Что будем делать, если нам помешают?

Есть ли проблемы, которые требуют немедленного разрешения?

Где произойдет наша следующая встреча?

За нами не наблюдают или рядом есть люди, которых ты уже видел раньше, которые следовали за тобой по пути сюда?

Но рекомендации «Школы хороших манер» пригодны не на все случаи жизни. Сашин монолог лишь подчеркивает неуместность и несвоевременность подобных вопросов. Он оглядывает поляну, окружающие ее сосны. Признания и откровения изливаются из него потоком ярости и отчаяния.

* * *

– За месяцы, а то и годы, которые прошли после твоей высылки из Западного Берлина, я погрузился в полную темноту.
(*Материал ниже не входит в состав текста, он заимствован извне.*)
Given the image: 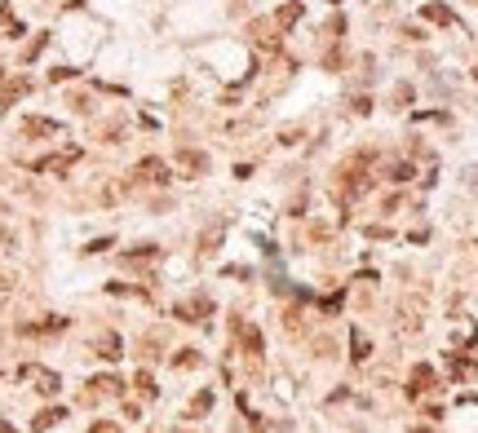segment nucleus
<instances>
[{"mask_svg": "<svg viewBox=\"0 0 478 433\" xmlns=\"http://www.w3.org/2000/svg\"><path fill=\"white\" fill-rule=\"evenodd\" d=\"M0 433H13V425H5V420H0Z\"/></svg>", "mask_w": 478, "mask_h": 433, "instance_id": "nucleus-21", "label": "nucleus"}, {"mask_svg": "<svg viewBox=\"0 0 478 433\" xmlns=\"http://www.w3.org/2000/svg\"><path fill=\"white\" fill-rule=\"evenodd\" d=\"M89 389H93V394H102V398H120L124 385H120L115 376H93V380H89Z\"/></svg>", "mask_w": 478, "mask_h": 433, "instance_id": "nucleus-9", "label": "nucleus"}, {"mask_svg": "<svg viewBox=\"0 0 478 433\" xmlns=\"http://www.w3.org/2000/svg\"><path fill=\"white\" fill-rule=\"evenodd\" d=\"M0 27H5V31H9V36H23V23H18V18H13V9L5 5V0H0Z\"/></svg>", "mask_w": 478, "mask_h": 433, "instance_id": "nucleus-12", "label": "nucleus"}, {"mask_svg": "<svg viewBox=\"0 0 478 433\" xmlns=\"http://www.w3.org/2000/svg\"><path fill=\"white\" fill-rule=\"evenodd\" d=\"M67 327V319H44V323H18L23 336H49V331H62Z\"/></svg>", "mask_w": 478, "mask_h": 433, "instance_id": "nucleus-7", "label": "nucleus"}, {"mask_svg": "<svg viewBox=\"0 0 478 433\" xmlns=\"http://www.w3.org/2000/svg\"><path fill=\"white\" fill-rule=\"evenodd\" d=\"M0 80H5V71H0Z\"/></svg>", "mask_w": 478, "mask_h": 433, "instance_id": "nucleus-22", "label": "nucleus"}, {"mask_svg": "<svg viewBox=\"0 0 478 433\" xmlns=\"http://www.w3.org/2000/svg\"><path fill=\"white\" fill-rule=\"evenodd\" d=\"M62 420H67V407H44L40 415H36V420H31V429H54V425H62Z\"/></svg>", "mask_w": 478, "mask_h": 433, "instance_id": "nucleus-8", "label": "nucleus"}, {"mask_svg": "<svg viewBox=\"0 0 478 433\" xmlns=\"http://www.w3.org/2000/svg\"><path fill=\"white\" fill-rule=\"evenodd\" d=\"M138 389H142L146 398H155V394H160V389H155V380H151V376H146V372H138Z\"/></svg>", "mask_w": 478, "mask_h": 433, "instance_id": "nucleus-17", "label": "nucleus"}, {"mask_svg": "<svg viewBox=\"0 0 478 433\" xmlns=\"http://www.w3.org/2000/svg\"><path fill=\"white\" fill-rule=\"evenodd\" d=\"M133 173H138L142 181H169V164H164V159H142Z\"/></svg>", "mask_w": 478, "mask_h": 433, "instance_id": "nucleus-5", "label": "nucleus"}, {"mask_svg": "<svg viewBox=\"0 0 478 433\" xmlns=\"http://www.w3.org/2000/svg\"><path fill=\"white\" fill-rule=\"evenodd\" d=\"M208 407H213V394H200V398L191 403V411H208Z\"/></svg>", "mask_w": 478, "mask_h": 433, "instance_id": "nucleus-19", "label": "nucleus"}, {"mask_svg": "<svg viewBox=\"0 0 478 433\" xmlns=\"http://www.w3.org/2000/svg\"><path fill=\"white\" fill-rule=\"evenodd\" d=\"M97 349H102L107 362H115L120 358V336H115V331H102V336H97Z\"/></svg>", "mask_w": 478, "mask_h": 433, "instance_id": "nucleus-11", "label": "nucleus"}, {"mask_svg": "<svg viewBox=\"0 0 478 433\" xmlns=\"http://www.w3.org/2000/svg\"><path fill=\"white\" fill-rule=\"evenodd\" d=\"M430 385H434V372H430V367H417V372H412V389H407V394H412V398H421Z\"/></svg>", "mask_w": 478, "mask_h": 433, "instance_id": "nucleus-10", "label": "nucleus"}, {"mask_svg": "<svg viewBox=\"0 0 478 433\" xmlns=\"http://www.w3.org/2000/svg\"><path fill=\"white\" fill-rule=\"evenodd\" d=\"M27 89H31V85H27L23 75H18V80H5V89H0V111H9V106H13V102H18V97L27 93Z\"/></svg>", "mask_w": 478, "mask_h": 433, "instance_id": "nucleus-6", "label": "nucleus"}, {"mask_svg": "<svg viewBox=\"0 0 478 433\" xmlns=\"http://www.w3.org/2000/svg\"><path fill=\"white\" fill-rule=\"evenodd\" d=\"M350 349H354V362H368V354H372V345H368L364 331H354V336H350Z\"/></svg>", "mask_w": 478, "mask_h": 433, "instance_id": "nucleus-13", "label": "nucleus"}, {"mask_svg": "<svg viewBox=\"0 0 478 433\" xmlns=\"http://www.w3.org/2000/svg\"><path fill=\"white\" fill-rule=\"evenodd\" d=\"M62 124L58 120H44V115H27L23 120V138H58Z\"/></svg>", "mask_w": 478, "mask_h": 433, "instance_id": "nucleus-3", "label": "nucleus"}, {"mask_svg": "<svg viewBox=\"0 0 478 433\" xmlns=\"http://www.w3.org/2000/svg\"><path fill=\"white\" fill-rule=\"evenodd\" d=\"M89 433H120V429H115V425H111V420H97V425H93V429H89Z\"/></svg>", "mask_w": 478, "mask_h": 433, "instance_id": "nucleus-20", "label": "nucleus"}, {"mask_svg": "<svg viewBox=\"0 0 478 433\" xmlns=\"http://www.w3.org/2000/svg\"><path fill=\"white\" fill-rule=\"evenodd\" d=\"M297 18H301V5H297V0H292V5H284V9H279V27H292Z\"/></svg>", "mask_w": 478, "mask_h": 433, "instance_id": "nucleus-14", "label": "nucleus"}, {"mask_svg": "<svg viewBox=\"0 0 478 433\" xmlns=\"http://www.w3.org/2000/svg\"><path fill=\"white\" fill-rule=\"evenodd\" d=\"M18 380H23V385H31V389H36V394H58L62 389V380H58V372H49V367H40V362H23V367H18Z\"/></svg>", "mask_w": 478, "mask_h": 433, "instance_id": "nucleus-1", "label": "nucleus"}, {"mask_svg": "<svg viewBox=\"0 0 478 433\" xmlns=\"http://www.w3.org/2000/svg\"><path fill=\"white\" fill-rule=\"evenodd\" d=\"M182 164H186L191 173H200V169H208V159H204V155H195V151H186V155H182Z\"/></svg>", "mask_w": 478, "mask_h": 433, "instance_id": "nucleus-15", "label": "nucleus"}, {"mask_svg": "<svg viewBox=\"0 0 478 433\" xmlns=\"http://www.w3.org/2000/svg\"><path fill=\"white\" fill-rule=\"evenodd\" d=\"M390 177H394V181H407V177H412V164H394Z\"/></svg>", "mask_w": 478, "mask_h": 433, "instance_id": "nucleus-18", "label": "nucleus"}, {"mask_svg": "<svg viewBox=\"0 0 478 433\" xmlns=\"http://www.w3.org/2000/svg\"><path fill=\"white\" fill-rule=\"evenodd\" d=\"M204 314H213L208 296H195L191 305H177V319H186V323H204Z\"/></svg>", "mask_w": 478, "mask_h": 433, "instance_id": "nucleus-4", "label": "nucleus"}, {"mask_svg": "<svg viewBox=\"0 0 478 433\" xmlns=\"http://www.w3.org/2000/svg\"><path fill=\"white\" fill-rule=\"evenodd\" d=\"M76 159H80V146H67L62 155H44V159H36V164H31V169H36V173H67Z\"/></svg>", "mask_w": 478, "mask_h": 433, "instance_id": "nucleus-2", "label": "nucleus"}, {"mask_svg": "<svg viewBox=\"0 0 478 433\" xmlns=\"http://www.w3.org/2000/svg\"><path fill=\"white\" fill-rule=\"evenodd\" d=\"M425 18H430V23H452V13L443 5H430V9H425Z\"/></svg>", "mask_w": 478, "mask_h": 433, "instance_id": "nucleus-16", "label": "nucleus"}]
</instances>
Какова польза от нескольких подожженных автомобилей и разбитых окон? Наше Движение вдохновлялось не волей угнетаемых классов, а либеральной виной власть имущих. Пребывая в смятении, я рассматривал доступные мне жалкие альтернативы. Согласно нашим писателям-анархистам, мировой конфликт ведет к созданию хаоса. Если этот хаос использовать с толком, из него возникнет новое общество. Но, оглядываясь вокруг, мне приходилось признать, что предварительных условий для создания хаоса не существует, как и тех, кто может с толком его использовать. Хаос предполагает вакуум силы, однако везде буржуазия становилась только сильнее, а параллельно крепла военная мощь Америки, для которой Западная Германия становилась арсеналом и верным союзником в мире, неудержимо катившемся к новой войне. Что же касается людей, способных воспользоваться хаосом для построения нового общества, то они спешили заработать побольше денег и раскатывали на «Мерседесах», пользуясь теми возможностями, которые мы для них создали. В это самое время герр пастор поднимался все выше, росло его влияние среди фашистской элиты земли Шлезвиг-Гольштейн. Политику церкви он сменил на политику псевдолиберальной выборной демократии. Присоединился к тайным правым обществам, его приняли в масонские ложи для избранных. Шли разговоры о том, чтобы выставить его кандидатуру на выборах в боннский парламент. Успех герра пастора только усиливал мою ненависть к фашизму. Его вдохновленное Америкой поклонение богу богатства сводило меня с ума. Мое будущее, если бы я остался в принадлежащей Америке Западной Германии, виделось пустыней компромисса и раздражения.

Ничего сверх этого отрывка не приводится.